Records from a dataset:
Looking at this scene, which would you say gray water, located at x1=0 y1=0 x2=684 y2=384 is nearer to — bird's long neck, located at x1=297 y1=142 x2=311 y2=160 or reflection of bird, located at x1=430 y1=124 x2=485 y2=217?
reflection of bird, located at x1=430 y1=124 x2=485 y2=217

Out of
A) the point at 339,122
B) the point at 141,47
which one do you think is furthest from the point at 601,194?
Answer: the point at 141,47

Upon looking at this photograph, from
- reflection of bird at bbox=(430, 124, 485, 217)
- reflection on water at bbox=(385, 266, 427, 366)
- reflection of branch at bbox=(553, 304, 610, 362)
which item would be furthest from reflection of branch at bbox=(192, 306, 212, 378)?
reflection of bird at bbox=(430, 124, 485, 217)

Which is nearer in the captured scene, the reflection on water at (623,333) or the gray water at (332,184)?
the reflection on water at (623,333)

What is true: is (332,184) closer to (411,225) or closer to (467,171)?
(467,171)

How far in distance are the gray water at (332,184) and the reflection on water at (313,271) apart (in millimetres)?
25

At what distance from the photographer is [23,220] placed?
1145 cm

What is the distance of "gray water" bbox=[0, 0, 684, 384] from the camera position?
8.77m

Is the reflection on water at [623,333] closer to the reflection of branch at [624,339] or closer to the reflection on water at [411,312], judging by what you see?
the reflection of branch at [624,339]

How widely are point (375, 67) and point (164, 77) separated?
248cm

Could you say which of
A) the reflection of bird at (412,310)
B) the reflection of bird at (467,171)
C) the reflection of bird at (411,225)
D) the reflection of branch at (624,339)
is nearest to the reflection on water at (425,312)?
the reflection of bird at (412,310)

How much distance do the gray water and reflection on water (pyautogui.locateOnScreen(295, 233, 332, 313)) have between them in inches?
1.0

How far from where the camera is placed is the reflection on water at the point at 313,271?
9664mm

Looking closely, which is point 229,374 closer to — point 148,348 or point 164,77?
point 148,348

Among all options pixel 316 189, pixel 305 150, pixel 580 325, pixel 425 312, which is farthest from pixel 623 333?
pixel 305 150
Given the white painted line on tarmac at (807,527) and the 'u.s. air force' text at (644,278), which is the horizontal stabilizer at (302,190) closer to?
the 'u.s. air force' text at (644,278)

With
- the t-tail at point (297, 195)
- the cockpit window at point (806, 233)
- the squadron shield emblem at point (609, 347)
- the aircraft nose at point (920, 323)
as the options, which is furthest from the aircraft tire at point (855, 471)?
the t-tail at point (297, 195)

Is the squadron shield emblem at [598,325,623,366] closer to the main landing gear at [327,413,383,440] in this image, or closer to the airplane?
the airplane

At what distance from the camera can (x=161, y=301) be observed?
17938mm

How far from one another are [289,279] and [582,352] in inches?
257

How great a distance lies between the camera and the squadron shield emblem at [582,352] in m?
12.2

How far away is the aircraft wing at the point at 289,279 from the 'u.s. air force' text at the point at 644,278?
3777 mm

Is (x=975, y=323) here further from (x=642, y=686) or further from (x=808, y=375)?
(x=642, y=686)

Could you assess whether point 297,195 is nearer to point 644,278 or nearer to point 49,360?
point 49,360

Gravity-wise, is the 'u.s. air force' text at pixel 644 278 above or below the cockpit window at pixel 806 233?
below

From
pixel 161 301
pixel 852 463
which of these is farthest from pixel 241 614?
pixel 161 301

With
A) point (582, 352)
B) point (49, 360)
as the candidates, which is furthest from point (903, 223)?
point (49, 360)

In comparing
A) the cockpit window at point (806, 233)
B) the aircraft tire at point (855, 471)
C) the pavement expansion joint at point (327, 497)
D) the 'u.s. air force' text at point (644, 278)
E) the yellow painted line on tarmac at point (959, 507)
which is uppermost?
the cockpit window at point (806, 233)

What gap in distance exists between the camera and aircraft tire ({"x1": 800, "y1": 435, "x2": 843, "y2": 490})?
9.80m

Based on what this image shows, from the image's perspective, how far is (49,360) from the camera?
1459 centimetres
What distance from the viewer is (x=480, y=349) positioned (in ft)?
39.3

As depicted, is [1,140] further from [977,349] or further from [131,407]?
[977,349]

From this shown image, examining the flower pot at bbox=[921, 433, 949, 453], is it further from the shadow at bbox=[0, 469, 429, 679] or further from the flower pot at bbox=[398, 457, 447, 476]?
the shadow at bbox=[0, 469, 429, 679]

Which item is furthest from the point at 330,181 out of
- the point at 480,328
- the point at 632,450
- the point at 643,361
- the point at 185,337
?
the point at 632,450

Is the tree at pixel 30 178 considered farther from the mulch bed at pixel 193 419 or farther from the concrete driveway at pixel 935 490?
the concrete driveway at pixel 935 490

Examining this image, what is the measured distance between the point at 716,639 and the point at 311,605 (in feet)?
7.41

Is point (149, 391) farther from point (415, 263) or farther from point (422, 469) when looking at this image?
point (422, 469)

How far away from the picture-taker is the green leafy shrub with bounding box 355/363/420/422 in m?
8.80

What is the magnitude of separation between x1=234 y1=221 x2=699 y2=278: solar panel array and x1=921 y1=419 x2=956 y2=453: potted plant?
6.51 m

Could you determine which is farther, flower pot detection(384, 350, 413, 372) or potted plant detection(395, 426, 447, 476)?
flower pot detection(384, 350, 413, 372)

--

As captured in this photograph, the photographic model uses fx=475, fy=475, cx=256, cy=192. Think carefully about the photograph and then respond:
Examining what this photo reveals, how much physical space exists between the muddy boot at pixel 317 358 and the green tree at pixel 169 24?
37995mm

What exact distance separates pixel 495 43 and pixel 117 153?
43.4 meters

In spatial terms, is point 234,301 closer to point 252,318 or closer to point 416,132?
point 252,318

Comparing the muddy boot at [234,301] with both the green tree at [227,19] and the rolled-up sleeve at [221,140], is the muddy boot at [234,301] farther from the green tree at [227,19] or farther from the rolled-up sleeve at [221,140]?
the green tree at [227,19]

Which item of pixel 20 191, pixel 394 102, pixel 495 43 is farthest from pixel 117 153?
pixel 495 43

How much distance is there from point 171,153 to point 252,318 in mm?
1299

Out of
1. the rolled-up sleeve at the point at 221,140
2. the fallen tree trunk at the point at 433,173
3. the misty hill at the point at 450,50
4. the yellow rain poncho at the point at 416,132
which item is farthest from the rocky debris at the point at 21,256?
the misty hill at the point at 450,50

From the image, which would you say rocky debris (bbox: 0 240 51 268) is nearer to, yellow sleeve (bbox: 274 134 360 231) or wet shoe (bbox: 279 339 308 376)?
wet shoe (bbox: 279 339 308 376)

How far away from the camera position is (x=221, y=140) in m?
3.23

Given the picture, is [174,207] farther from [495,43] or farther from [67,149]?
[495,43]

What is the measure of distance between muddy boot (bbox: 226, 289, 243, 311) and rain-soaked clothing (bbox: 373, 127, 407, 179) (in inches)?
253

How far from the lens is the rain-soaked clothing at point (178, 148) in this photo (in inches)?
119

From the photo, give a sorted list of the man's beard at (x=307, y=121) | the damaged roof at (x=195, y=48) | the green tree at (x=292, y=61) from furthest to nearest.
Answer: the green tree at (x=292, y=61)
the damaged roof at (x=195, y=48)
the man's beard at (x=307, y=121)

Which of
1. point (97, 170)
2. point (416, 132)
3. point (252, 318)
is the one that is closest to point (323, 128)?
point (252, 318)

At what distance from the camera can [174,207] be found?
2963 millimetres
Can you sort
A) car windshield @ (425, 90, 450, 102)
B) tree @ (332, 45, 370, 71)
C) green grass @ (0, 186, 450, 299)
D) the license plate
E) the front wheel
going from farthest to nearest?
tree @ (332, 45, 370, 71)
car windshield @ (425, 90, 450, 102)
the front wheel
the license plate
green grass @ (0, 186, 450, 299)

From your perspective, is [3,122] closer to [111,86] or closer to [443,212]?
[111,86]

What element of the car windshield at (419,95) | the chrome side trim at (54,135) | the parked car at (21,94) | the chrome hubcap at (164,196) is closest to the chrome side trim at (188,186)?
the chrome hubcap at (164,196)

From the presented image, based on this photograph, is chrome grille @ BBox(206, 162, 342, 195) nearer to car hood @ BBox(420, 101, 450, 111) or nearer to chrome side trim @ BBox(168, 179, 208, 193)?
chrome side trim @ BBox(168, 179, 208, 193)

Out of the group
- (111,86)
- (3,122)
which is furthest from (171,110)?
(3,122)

==

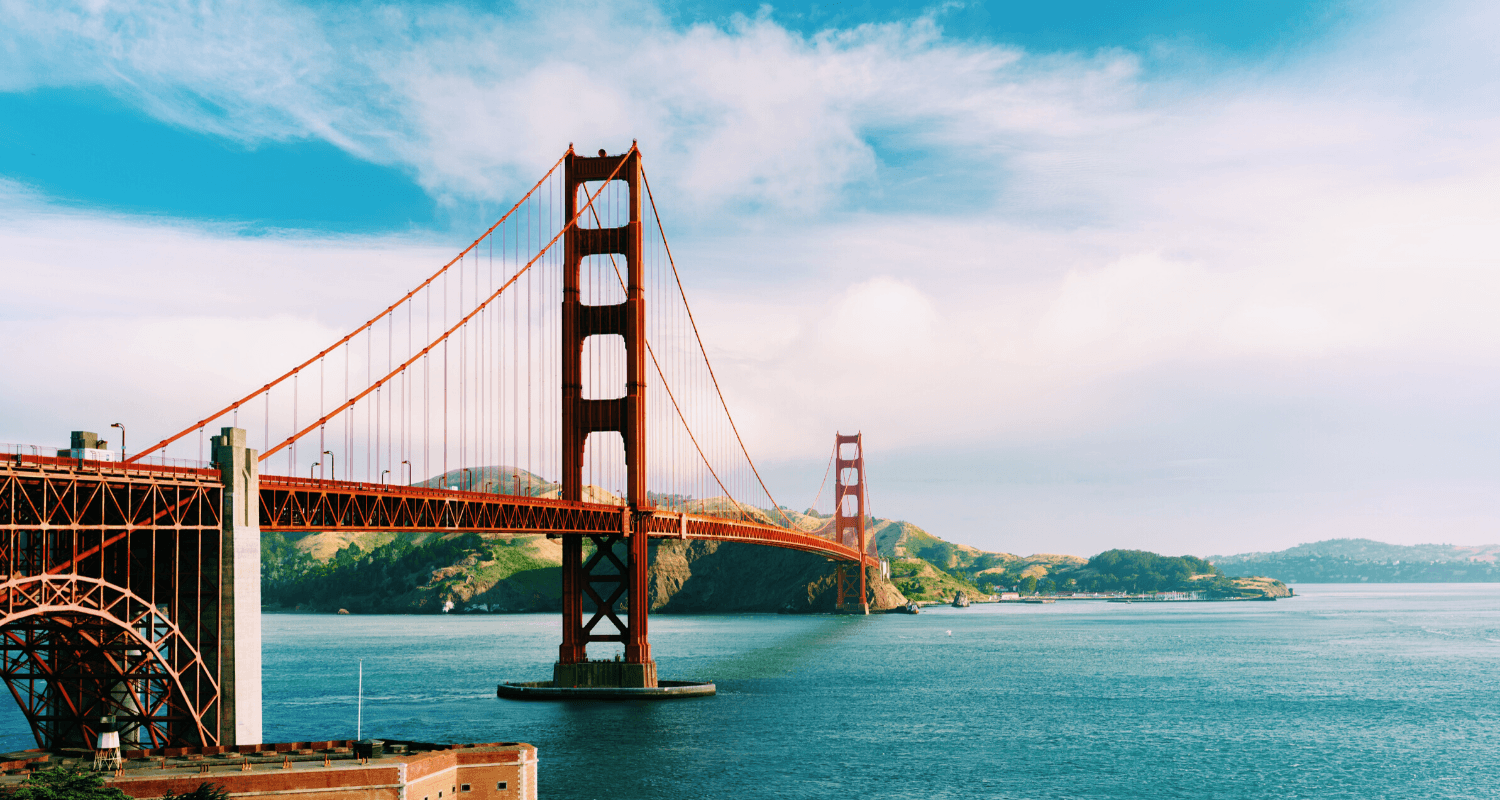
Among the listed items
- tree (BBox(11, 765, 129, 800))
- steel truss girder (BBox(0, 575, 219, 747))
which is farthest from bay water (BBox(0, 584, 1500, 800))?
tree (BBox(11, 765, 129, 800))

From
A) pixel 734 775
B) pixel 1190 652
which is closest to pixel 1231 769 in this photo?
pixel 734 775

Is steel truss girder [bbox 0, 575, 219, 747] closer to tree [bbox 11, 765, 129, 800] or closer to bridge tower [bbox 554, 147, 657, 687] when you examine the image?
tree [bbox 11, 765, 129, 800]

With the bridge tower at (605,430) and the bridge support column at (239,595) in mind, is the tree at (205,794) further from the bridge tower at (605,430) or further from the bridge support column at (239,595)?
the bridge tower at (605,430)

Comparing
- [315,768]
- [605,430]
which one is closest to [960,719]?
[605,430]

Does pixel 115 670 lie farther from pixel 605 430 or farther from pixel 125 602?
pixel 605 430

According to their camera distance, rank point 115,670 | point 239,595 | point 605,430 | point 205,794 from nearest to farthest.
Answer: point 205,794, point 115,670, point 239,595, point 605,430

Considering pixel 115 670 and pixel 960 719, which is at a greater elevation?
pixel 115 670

▶ _Exercise requirements_: Please write out the material starting with the line that contains "Looking at this scene, which" and going on through the line that contains "Answer: the point at 141,47", copying each line word for word.

▶ _Task result_:
Looking at this scene, which would you say gray water, located at x1=0 y1=0 x2=684 y2=384 is nearer to — bird's long neck, located at x1=297 y1=142 x2=311 y2=160 or reflection of bird, located at x1=430 y1=124 x2=485 y2=217?
reflection of bird, located at x1=430 y1=124 x2=485 y2=217

Out of
A) the point at 339,122
B) the point at 141,47
which one do you think is furthest from the point at 601,194?
Answer: the point at 141,47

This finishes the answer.